PAGE EXCERPT ▸
.....

First Geolocators Are Out!

A good snowstorm can be a beautiful thing. Somewhat less so when it happens in mid-June and shuts down your field work.

A female Red Phalarope stoically waits out a late snowstorm.

A female Red Phalarope stoically waits out a late snowstorm.

 

Three days of snow and icy rain also delayed the nesting shorebirds, but over the past few days our total nest count jumped from 5 to 48—so the season is well underway. We have only seen eleven Semipalmated Sandpiper nests so far, but they seem to be a little behind the other species this year and we expect to find many more nests over the next few days.

Shiloh Schulte with a newly tagged Semipalmated Sandpiper

Shiloh Schulte with a newly tagged Semipalmated Sandpiper

 

Despite the slow start, our geolocator project is going well. We have deployed four tags already and will get the rest out on birds as quickly as possible. We are racing the Arctic Foxes who are also out there diligently searching for shorebird nests.

.....

(Saved data entries)
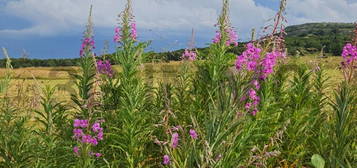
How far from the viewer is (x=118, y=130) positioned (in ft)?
20.2

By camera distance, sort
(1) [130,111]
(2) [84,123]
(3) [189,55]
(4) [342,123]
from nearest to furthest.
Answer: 1. (4) [342,123]
2. (2) [84,123]
3. (1) [130,111]
4. (3) [189,55]

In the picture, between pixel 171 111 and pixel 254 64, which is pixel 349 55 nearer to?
pixel 254 64

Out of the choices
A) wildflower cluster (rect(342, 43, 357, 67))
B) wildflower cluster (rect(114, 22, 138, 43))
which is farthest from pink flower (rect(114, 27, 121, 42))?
wildflower cluster (rect(342, 43, 357, 67))

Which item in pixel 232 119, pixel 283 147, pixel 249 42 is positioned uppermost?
pixel 249 42

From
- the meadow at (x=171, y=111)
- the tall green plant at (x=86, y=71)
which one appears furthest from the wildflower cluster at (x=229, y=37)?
the tall green plant at (x=86, y=71)

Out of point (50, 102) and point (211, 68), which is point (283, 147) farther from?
point (50, 102)

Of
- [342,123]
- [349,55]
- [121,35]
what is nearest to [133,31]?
[121,35]

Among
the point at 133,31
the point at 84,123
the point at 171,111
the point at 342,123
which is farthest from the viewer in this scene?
the point at 133,31

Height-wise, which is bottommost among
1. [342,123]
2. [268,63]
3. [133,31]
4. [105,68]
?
[342,123]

.....

TASKS TO PERFORM ▸
1. In the shorebird blog post, why does the team expect to find many more Semipalmated Sandpiper nests soon? Answer in one to three sentences.
2. Turn the paragraph of the shorebird blog post that begins "Three days of snow and icy rain" into a short list that keeps its main facts.
3. Pick up the shorebird blog post after its last sentence and continue it.
None of the items are needed here.

OUTPUTS BY TASK ▸
1. Only eleven Semipalmated Sandpiper nests have been seen so far. The species seems to be a little behind the others this year, so the team expects many more nests over the next few days.

2.
- Three days of snow and icy rain delayed the nesting shorebirds.
- Over the past few days, the total nest count jumped from 5 to 48, so the season is well underway.
- Only eleven Semipalmated Sandpiper nests have been seen so far.
- That species seems a little behind the others this year, and many more nests are expected over the next few days.

3.
A male King Eider closely guarding his mate. The pair will stay together for only a few days. Once the female is on her nest, the male will return to the ocean and join large groups of other male eider ducks.

A male King Eider closely guarding his mate. The pair will stay together for only a few days. Once the female is on her nest, the male will return to the ocean and join large groups of other male eider ducks.

 

The Coats Island camp is one of several in the eastern Canadian Arctic managed by Dr. Paul Smith of Environment Canada. Paul has been working in the Arctic for many years and is a highly regarded shorebird biologist. Paul was supposed to be here for a few days to build the cabin addition and help get the project going, but he has been stuck here for an additional four days and counting thanks to bad weather at the alternate landing sites. In the meantime he has continued to improve the camp, cook breakfast almost every day, and find shorebird nests at a ridiculous rate. The 2015 Coats Island crew is hard working—keeping the drama low and the humor high. It’s hard to beat that combination, particularly when you are all living in a small cabin for the entire summer.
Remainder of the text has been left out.